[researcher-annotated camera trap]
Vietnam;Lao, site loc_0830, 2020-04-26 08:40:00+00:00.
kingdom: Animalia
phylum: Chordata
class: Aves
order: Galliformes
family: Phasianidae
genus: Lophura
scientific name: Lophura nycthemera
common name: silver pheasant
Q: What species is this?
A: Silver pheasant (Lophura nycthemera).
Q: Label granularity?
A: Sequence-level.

--

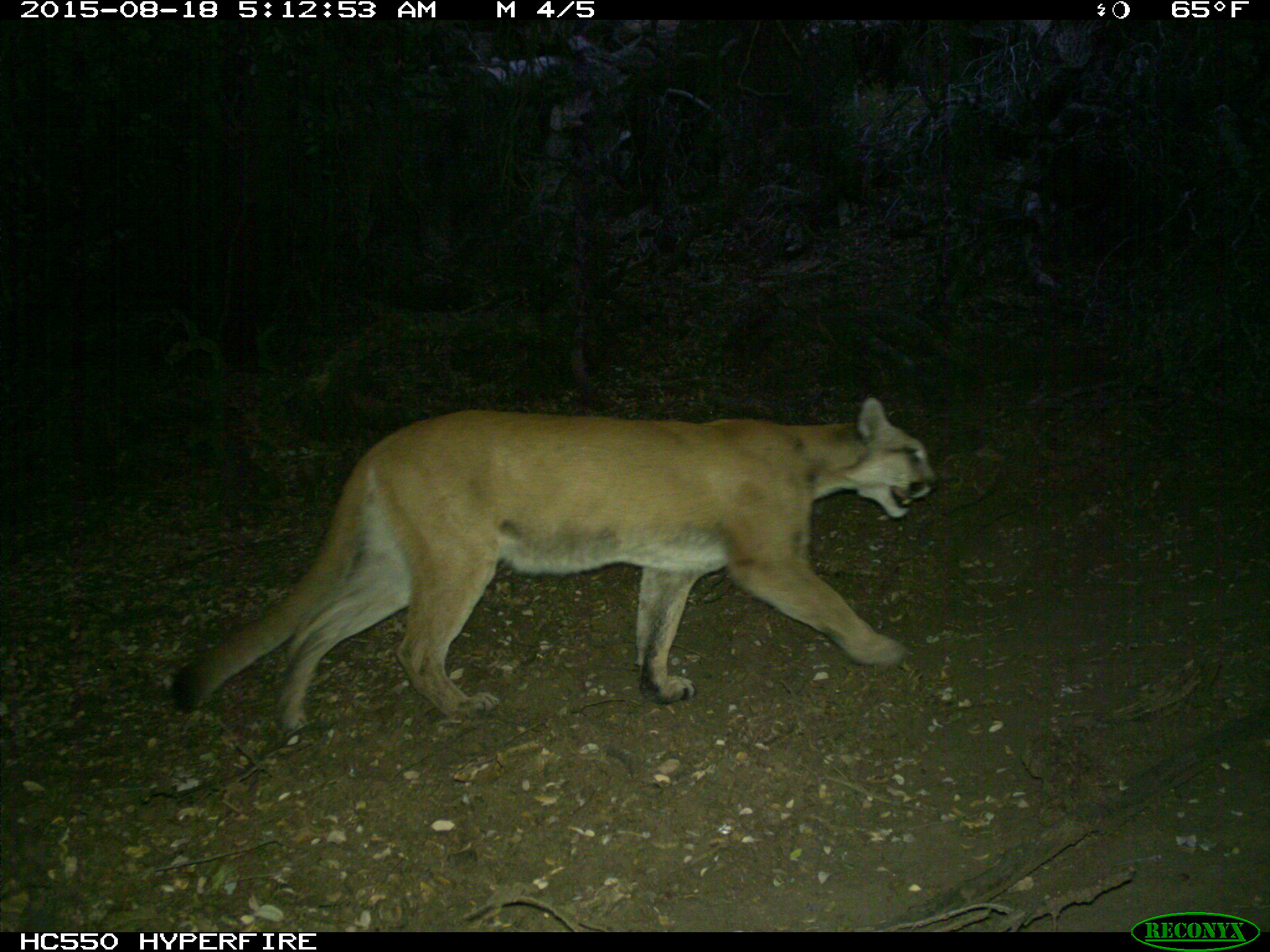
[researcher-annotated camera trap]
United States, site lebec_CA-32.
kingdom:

--

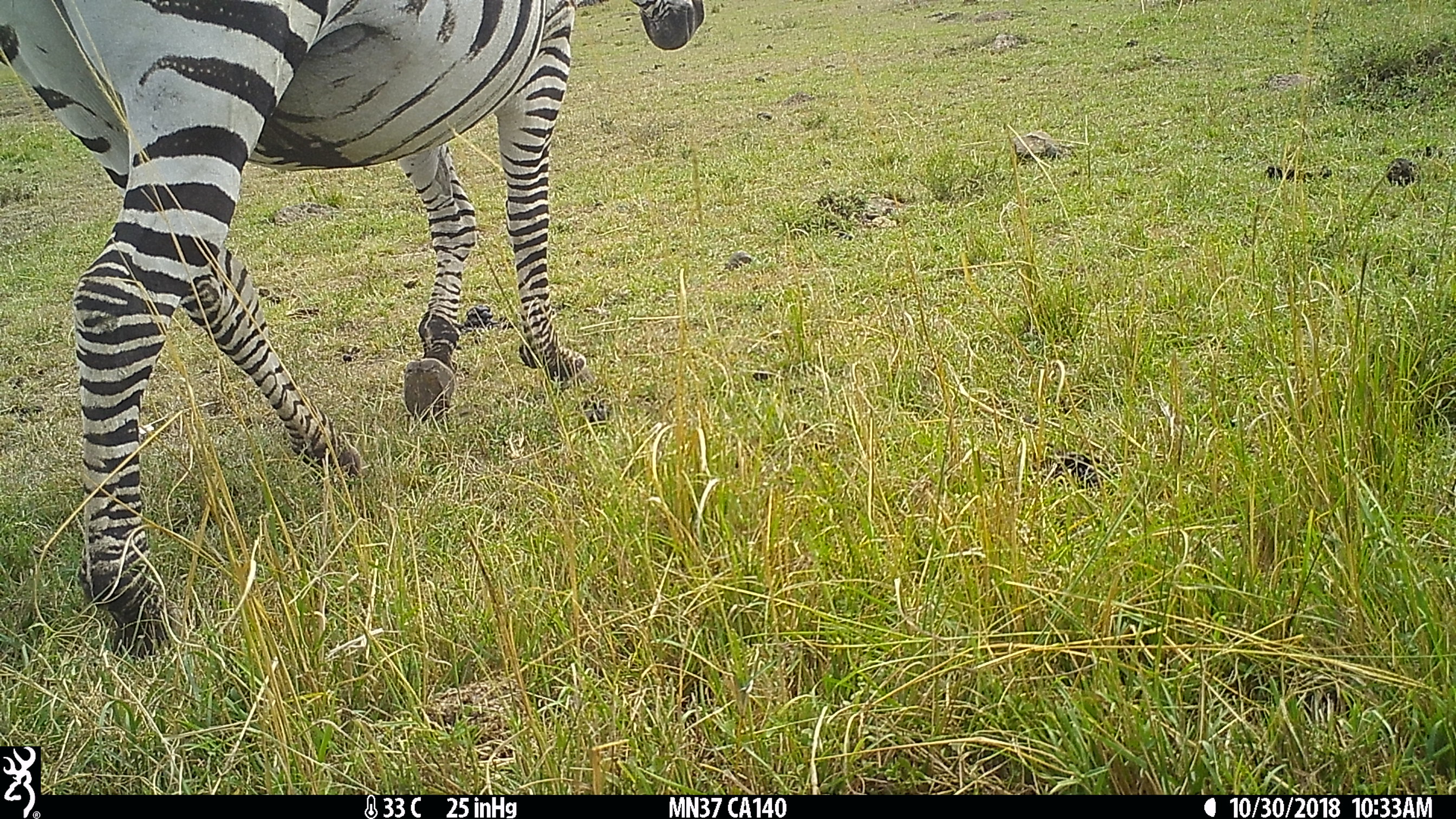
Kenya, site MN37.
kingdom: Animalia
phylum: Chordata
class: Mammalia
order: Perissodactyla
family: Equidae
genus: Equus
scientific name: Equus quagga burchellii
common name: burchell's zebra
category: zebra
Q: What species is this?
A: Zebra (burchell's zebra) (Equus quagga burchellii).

* What is being asked *
Reproduce the lines above, beginning at the line with "Vietnam;Lao, site loc_0830, 2020-04-26" and stopping after the line with "A: Sequence-level.", exactly as they are.

* Result of this exercise *
Vietnam;Lao, site loc_0830, 2020-04-26 08:40:00+00:00.
kingdom: Animalia
phylum: Chordata
class: Aves
order: Galliformes
family: Phasianidae
genus: Lophura
scientific name: Lophura nycthemera
common name: silver pheasant
Q: What species is this?
A: Silver pheasant (Lophura nycthemera).
Q: Label granularity?
A: Sequence-level.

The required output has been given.